Filtering the records below, copy only those lines that include the word "measured".

_Material for this exercise_.
*** Begin section ***

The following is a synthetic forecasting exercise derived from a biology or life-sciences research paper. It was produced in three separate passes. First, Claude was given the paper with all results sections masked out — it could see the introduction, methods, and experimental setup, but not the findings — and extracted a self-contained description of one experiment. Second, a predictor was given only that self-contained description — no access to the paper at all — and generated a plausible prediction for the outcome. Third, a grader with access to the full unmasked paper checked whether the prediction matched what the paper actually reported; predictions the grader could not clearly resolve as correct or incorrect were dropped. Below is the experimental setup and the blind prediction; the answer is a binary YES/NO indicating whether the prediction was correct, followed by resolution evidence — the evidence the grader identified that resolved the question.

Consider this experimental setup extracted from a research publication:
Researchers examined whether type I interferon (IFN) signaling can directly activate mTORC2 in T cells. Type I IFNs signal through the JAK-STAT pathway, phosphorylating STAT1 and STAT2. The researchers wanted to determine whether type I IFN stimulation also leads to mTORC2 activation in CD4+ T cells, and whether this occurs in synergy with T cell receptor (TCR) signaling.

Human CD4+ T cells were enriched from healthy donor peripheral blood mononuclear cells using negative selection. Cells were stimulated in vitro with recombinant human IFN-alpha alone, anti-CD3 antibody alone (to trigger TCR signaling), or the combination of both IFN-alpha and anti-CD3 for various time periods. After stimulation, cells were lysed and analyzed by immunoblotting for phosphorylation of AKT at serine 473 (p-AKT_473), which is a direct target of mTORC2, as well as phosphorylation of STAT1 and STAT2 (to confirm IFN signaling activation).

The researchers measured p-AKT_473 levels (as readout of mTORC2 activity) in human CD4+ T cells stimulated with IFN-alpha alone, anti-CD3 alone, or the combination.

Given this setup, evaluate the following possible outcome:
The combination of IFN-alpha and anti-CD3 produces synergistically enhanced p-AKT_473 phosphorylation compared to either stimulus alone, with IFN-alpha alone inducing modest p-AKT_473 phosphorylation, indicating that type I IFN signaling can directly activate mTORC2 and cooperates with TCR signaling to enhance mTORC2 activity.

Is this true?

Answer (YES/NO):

*** End section ***
*** Begin section ***

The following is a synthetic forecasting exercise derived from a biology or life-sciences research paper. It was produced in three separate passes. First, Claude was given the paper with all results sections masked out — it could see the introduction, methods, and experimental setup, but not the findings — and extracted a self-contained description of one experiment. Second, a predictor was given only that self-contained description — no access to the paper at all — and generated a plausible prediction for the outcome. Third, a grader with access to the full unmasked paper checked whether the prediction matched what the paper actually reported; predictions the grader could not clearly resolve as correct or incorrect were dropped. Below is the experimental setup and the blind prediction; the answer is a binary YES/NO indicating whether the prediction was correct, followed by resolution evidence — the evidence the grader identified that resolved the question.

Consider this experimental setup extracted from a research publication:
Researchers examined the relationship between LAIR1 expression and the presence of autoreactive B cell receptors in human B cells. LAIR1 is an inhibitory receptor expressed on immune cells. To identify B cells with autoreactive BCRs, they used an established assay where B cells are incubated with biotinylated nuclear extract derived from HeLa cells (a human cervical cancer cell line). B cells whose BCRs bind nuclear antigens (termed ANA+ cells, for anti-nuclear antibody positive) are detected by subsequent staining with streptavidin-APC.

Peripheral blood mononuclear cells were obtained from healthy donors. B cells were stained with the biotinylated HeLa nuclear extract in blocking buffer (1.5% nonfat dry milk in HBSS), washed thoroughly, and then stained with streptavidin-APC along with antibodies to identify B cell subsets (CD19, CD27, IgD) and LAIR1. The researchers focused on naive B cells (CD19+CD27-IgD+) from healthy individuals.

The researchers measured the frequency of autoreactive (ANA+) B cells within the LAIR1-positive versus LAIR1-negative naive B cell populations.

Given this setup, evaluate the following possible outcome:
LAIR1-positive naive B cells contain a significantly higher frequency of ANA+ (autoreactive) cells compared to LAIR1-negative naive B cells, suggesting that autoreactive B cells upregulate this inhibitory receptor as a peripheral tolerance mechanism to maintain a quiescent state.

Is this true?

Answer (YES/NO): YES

*** End section ***

_Result of the exercise_.
The researchers measured p-AKT_473 levels (as readout of mTORC2 activity) in human CD4+ T cells stimulated with IFN-alpha alone, anti-CD3 alone, or the combination.
The researchers measured the frequency of autoreactive (ANA+) B cells within the LAIR1-positive versus LAIR1-negative naive B cell populations.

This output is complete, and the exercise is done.